READING TEXT:
The following is a listing of concert tours by American hard rock band Aerosmith, along with notable individual concert performances. Over 50 years, the band has performed over 2,000 concerts across 51 countries.

Concert tours

Notable concert performances

November 6, 1970: Band's first gig: Nipmuc Regional High School in Mendon, Massachusetts
August 24, 1971: Brad Whitford plays first gig with Aerosmith in Brownsville, Vermont, replacing Ray Tabano
August 5, 1972: Band's signing: Clive Davis signs Aerosmith to Columbia Records at a gig at Max's Kansas City in New York City
July 4, 1978: Aerosmith headlined the Texxas World Music Festival - later released on VHS
February 21, 1990: "Wayne's World" sketch on Saturday Night Live; Performances of "Monkey On My Back" and "Janie's Got a Gun"

(Rows from a spatial reasoning dataset)
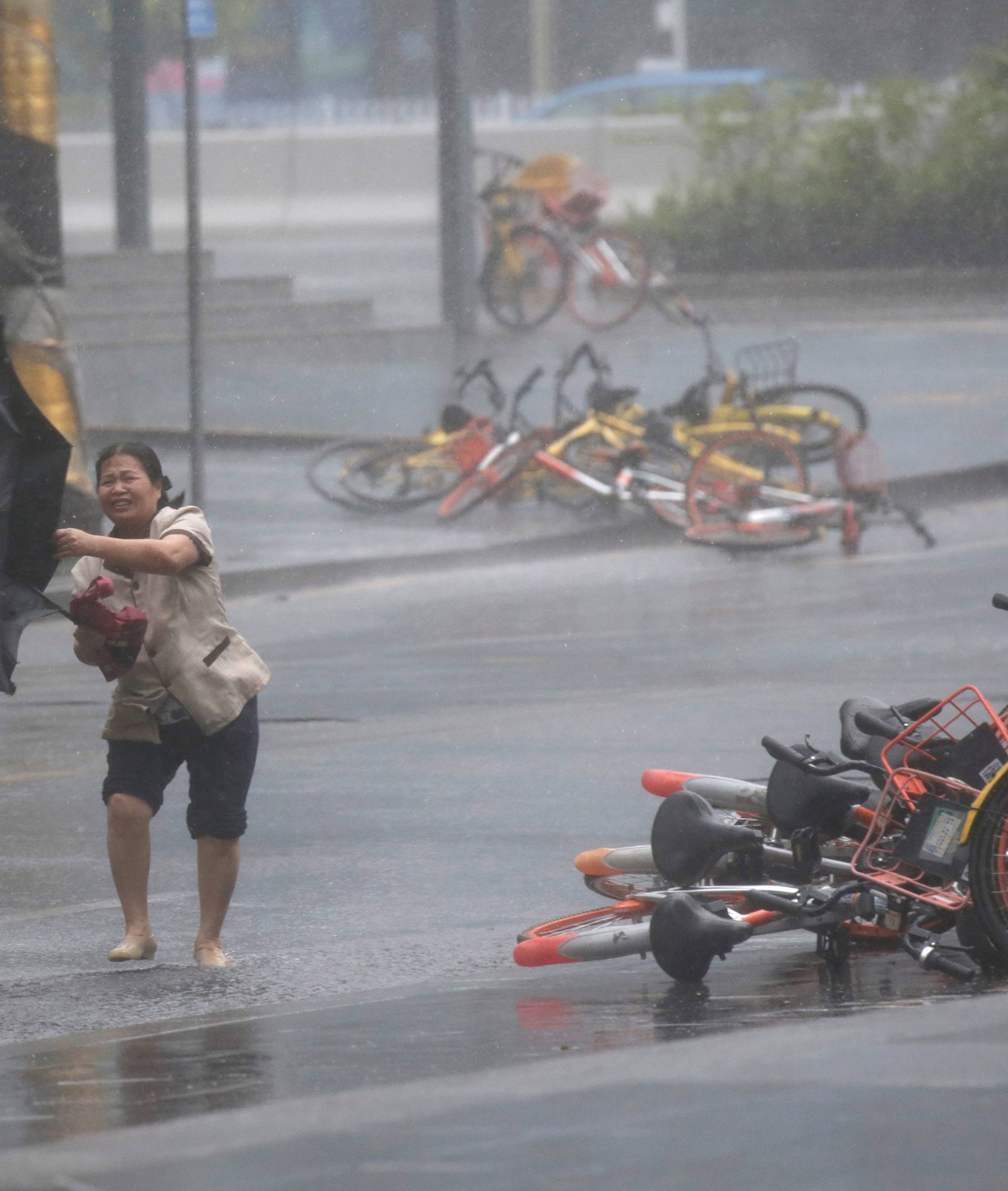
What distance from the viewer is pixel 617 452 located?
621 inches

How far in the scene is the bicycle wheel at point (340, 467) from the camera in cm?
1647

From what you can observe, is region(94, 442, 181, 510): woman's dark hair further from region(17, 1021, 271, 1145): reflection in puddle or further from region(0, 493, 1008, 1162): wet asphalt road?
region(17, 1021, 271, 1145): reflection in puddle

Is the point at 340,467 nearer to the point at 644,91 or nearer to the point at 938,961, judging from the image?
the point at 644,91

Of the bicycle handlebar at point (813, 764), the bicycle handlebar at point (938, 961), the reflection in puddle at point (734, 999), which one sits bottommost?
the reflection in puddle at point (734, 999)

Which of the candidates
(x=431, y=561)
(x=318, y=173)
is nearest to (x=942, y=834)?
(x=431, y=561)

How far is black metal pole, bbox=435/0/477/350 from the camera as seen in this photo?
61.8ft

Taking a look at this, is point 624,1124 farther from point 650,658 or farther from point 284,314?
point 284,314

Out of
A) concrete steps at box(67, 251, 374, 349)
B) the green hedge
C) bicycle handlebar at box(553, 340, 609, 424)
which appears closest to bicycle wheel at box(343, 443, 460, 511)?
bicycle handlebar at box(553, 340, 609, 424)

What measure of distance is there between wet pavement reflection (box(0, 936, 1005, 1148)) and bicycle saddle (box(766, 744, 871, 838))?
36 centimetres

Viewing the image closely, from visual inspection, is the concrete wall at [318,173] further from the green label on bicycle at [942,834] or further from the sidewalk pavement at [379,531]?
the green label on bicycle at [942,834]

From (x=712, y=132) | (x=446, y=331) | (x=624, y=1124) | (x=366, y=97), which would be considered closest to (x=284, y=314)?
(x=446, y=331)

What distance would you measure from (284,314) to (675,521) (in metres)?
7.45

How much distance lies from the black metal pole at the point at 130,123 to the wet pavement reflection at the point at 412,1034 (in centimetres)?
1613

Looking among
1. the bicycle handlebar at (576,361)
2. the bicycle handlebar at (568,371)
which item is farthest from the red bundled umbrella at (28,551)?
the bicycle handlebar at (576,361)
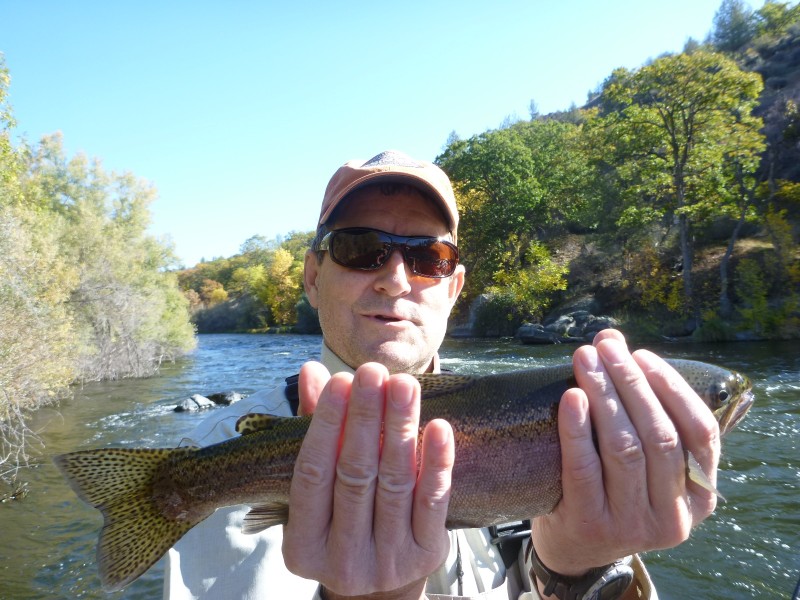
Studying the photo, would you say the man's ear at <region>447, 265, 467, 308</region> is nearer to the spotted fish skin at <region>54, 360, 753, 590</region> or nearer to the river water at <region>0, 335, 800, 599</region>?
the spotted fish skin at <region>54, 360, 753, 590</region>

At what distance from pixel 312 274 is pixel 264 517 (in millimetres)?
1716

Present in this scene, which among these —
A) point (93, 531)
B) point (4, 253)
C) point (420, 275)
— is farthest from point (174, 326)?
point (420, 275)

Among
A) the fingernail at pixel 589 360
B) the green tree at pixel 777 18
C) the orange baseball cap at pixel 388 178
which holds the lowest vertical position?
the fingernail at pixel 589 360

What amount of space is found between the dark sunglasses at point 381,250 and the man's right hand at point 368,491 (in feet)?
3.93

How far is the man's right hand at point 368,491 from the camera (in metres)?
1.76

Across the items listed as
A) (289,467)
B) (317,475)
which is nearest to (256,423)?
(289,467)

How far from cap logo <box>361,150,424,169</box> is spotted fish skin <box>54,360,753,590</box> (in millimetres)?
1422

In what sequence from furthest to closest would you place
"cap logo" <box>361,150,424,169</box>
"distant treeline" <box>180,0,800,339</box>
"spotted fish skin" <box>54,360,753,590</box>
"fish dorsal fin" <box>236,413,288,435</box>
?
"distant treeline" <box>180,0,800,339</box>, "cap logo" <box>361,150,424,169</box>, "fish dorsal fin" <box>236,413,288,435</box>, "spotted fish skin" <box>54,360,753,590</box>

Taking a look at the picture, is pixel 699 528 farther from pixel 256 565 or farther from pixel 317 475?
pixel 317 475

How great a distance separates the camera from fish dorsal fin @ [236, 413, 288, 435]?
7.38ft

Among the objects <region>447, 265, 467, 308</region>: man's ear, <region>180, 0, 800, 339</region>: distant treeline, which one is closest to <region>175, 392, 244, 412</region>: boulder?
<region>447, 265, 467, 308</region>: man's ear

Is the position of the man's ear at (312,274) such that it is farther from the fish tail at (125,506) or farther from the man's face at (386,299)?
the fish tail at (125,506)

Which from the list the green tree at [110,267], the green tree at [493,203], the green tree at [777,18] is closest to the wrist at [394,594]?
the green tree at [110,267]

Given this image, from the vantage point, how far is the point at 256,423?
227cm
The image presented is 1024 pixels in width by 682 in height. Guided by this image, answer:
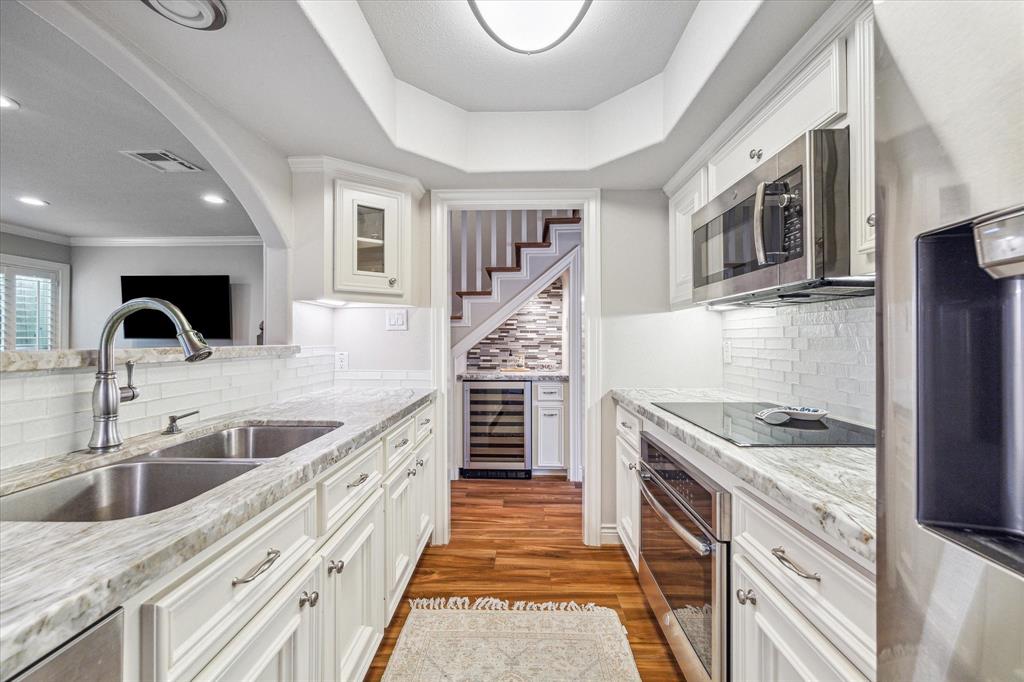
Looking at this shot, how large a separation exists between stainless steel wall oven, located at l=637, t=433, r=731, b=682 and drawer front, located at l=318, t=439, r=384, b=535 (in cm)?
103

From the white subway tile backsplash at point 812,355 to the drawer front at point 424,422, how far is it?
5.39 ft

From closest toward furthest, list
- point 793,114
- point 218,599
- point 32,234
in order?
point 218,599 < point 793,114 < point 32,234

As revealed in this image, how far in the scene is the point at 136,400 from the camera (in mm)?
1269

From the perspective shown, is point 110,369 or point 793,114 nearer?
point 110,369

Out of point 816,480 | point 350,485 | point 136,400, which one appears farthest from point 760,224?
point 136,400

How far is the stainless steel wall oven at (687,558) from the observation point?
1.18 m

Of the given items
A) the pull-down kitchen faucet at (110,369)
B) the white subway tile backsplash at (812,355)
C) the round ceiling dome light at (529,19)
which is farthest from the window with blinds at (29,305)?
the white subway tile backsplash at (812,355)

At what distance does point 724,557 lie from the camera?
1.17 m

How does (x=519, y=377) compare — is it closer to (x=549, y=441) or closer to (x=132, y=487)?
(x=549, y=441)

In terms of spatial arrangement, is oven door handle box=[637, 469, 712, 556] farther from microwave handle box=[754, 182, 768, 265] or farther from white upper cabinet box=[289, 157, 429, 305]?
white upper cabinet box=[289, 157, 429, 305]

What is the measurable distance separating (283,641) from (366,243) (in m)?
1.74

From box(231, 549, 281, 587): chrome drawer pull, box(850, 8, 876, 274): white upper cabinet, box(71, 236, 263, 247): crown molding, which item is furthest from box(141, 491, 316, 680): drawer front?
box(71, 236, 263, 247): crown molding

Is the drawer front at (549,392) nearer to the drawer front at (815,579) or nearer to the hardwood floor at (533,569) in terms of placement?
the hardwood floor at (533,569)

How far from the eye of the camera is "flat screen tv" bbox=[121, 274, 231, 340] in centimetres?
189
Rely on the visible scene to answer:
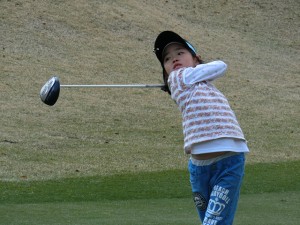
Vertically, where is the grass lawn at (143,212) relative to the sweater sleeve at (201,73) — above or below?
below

SET OF TASKS:
(a) In the Aerosmith concert listing, edit everything from "The following is" down to "across 51 countries." so that "concerts" becomes "shows".
(b) According to the Aerosmith concert listing, why is August 24, 1971 included among the notable concert performances?
(c) List every date given under the notable concert performances heading of the Aerosmith concert listing.

SOLVED PROBLEMS:
(a)
The following is a listing of concert tours by American hard rock band Aerosmith, along with notable individual concert performances. Over 50 years, the band has performed over 2,000 shows across 51 countries.

(b) On that date Brad Whitford played his first gig with Aerosmith, in Brownsville, Vermont. He was replacing Ray Tabano.

(c)
November 6, 1970
August 24, 1971
August 5, 1972
July 4, 1978
February 21, 1990